- Textauszug -
Was ihn auffängt und ihm Kraft spendet, ist der Garten. In unserer Wohnung in Paris fühlte er sich mit seiner überbordenden Energie oft beengt. Hier verschwindet er jeden Tag nach der Schule in seiner grünen Oase. Er zerkrümelt sein Brot, um Insekten anzulocken, sucht nach Grillen, indem er ihrem Zirpen folgt, und beobachtet aufmerksam das Verhalten einer ihm bis dahin unbekannten Käferart. Er denkt sich tausend Abenteuer aus und verwandelt die wenigen Bäume in einen feindlichen Dschungel. Doch er ist immer allein bei den Erlebnissen, die seiner Fantasie entspringen. Seine Einsamkeit bereitet mir Sorgen.

- Gezeigte Einträge -
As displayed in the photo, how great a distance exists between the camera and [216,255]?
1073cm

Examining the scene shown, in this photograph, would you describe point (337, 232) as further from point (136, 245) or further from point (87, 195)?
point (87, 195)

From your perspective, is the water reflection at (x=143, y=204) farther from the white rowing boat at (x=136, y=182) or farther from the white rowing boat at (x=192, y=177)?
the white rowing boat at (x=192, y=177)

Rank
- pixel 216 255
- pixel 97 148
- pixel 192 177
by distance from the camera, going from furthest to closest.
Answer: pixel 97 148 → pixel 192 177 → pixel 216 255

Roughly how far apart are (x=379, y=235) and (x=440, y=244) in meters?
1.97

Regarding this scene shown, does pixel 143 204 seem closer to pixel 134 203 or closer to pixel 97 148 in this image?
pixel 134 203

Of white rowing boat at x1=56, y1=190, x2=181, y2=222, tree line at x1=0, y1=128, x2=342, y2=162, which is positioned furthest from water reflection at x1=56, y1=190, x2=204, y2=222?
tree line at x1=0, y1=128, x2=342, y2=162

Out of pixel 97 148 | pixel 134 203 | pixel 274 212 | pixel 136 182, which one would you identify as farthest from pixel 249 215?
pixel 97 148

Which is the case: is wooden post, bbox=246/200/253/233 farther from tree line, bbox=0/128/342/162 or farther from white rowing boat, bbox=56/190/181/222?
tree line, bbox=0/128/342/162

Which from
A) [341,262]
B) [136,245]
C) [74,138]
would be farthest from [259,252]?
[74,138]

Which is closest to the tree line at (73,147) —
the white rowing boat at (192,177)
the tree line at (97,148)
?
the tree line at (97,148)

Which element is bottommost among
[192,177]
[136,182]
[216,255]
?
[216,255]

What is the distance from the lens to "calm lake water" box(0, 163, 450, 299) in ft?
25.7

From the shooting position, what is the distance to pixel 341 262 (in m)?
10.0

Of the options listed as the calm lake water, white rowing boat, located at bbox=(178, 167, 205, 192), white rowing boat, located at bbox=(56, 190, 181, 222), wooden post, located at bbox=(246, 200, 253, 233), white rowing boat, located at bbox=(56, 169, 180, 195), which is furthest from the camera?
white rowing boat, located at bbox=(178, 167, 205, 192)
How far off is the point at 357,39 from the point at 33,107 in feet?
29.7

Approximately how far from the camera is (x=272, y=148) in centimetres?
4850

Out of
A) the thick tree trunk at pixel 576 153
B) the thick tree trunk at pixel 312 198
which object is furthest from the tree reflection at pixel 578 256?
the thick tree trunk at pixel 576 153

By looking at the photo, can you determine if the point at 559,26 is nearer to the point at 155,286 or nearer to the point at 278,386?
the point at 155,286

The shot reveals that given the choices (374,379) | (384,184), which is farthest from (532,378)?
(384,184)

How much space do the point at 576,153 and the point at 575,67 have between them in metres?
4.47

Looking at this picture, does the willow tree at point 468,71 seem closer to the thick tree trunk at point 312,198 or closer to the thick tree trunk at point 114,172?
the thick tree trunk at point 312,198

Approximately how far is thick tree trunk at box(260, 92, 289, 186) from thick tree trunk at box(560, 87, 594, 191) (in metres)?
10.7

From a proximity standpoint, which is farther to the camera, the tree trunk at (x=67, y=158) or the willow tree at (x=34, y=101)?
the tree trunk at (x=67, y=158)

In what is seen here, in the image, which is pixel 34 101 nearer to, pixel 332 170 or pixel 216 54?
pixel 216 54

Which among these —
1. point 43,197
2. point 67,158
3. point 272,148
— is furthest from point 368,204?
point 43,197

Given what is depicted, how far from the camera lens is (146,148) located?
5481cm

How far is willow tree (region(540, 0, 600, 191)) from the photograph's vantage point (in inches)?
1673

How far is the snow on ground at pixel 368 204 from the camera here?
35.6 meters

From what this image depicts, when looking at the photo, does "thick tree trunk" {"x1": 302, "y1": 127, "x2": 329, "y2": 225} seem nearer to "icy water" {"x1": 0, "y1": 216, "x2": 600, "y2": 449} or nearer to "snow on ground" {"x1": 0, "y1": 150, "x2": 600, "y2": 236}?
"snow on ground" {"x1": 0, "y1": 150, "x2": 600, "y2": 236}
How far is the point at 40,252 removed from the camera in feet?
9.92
--
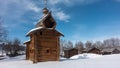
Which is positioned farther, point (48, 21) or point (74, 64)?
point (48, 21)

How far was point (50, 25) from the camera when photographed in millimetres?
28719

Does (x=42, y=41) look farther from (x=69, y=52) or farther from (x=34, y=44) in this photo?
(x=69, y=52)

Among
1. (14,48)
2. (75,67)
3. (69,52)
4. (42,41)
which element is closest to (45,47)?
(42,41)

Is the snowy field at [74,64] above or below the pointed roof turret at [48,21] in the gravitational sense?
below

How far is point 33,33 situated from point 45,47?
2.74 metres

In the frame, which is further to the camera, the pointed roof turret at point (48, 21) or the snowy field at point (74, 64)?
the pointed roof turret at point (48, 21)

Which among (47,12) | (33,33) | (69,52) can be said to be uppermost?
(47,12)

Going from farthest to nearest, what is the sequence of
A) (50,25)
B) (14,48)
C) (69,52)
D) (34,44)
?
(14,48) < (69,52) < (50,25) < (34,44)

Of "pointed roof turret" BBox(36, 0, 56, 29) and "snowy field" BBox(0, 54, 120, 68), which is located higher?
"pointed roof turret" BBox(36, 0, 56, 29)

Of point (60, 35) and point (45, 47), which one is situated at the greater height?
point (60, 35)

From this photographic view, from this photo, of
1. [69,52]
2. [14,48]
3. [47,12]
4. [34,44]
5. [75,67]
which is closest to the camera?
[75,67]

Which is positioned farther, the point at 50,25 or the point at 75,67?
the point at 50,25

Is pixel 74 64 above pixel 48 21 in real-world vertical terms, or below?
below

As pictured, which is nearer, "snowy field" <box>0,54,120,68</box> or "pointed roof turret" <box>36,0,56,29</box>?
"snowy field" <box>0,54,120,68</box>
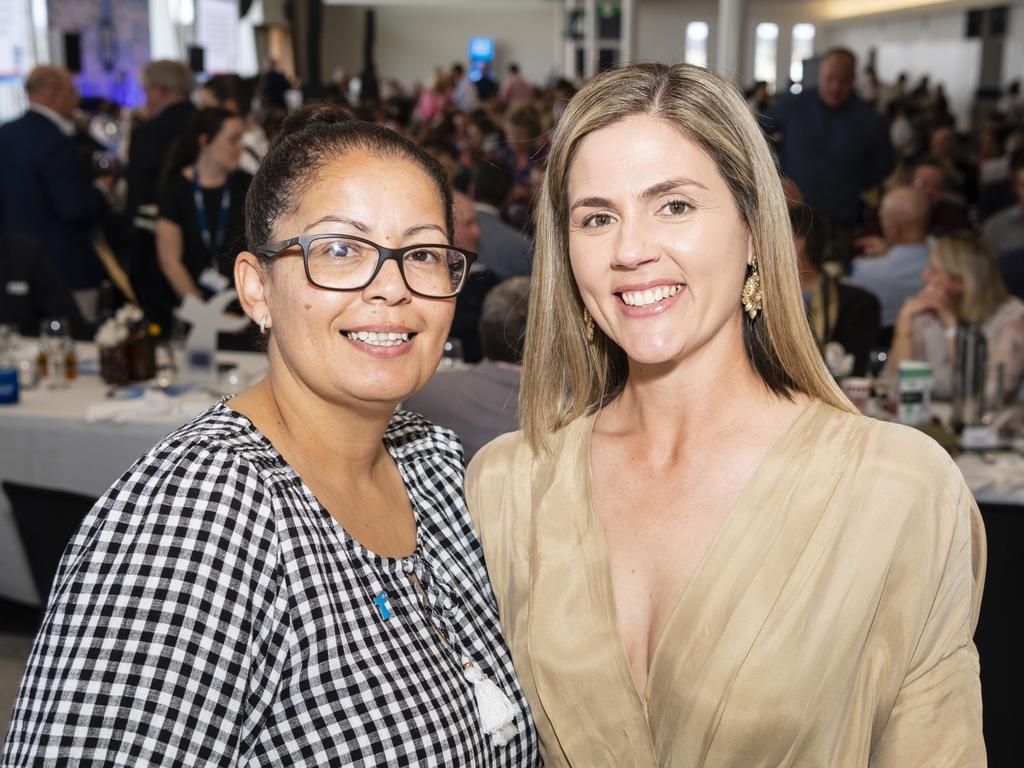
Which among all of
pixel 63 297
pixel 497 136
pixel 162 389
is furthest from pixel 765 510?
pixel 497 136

- Aufgabe 1 -
Wo fühlte er sich laut dem Textauszug über den Garten mit seiner überbordenden Energie oft beengt?
- Aufgabe 2 -
Schreib bitte den Textauszug über den Garten nach seinem letzten Satz weiter.
Die Auflistung hat mit dem Textauszug nichts zu tun.

- Lösung 1 -
In der Wohnung in Paris.

- Lösung 2 -
Eines Abends, als ich aus der Klinik komme, läuft mir Gaspard jubelnd entgegen.
»Mama! Mama, ich habe einen Freund. Einen Freund ganz für mich allein!«
Er lässt mir kaum Zeit, aus dem Auto auszusteigen. Am Ärmel zerrt er mich hinter sich her in den Garten. Im Schatten einer Zypresse steht ein glänzender Käfig, in dessen Innern eine kleine, schwarz-weiß-braune pelzige Kugel in einer Ecke kauert. Gaspard streckt die Hand durch die enge Öffnung und greift vorsichtig nach dem kleinen Tier.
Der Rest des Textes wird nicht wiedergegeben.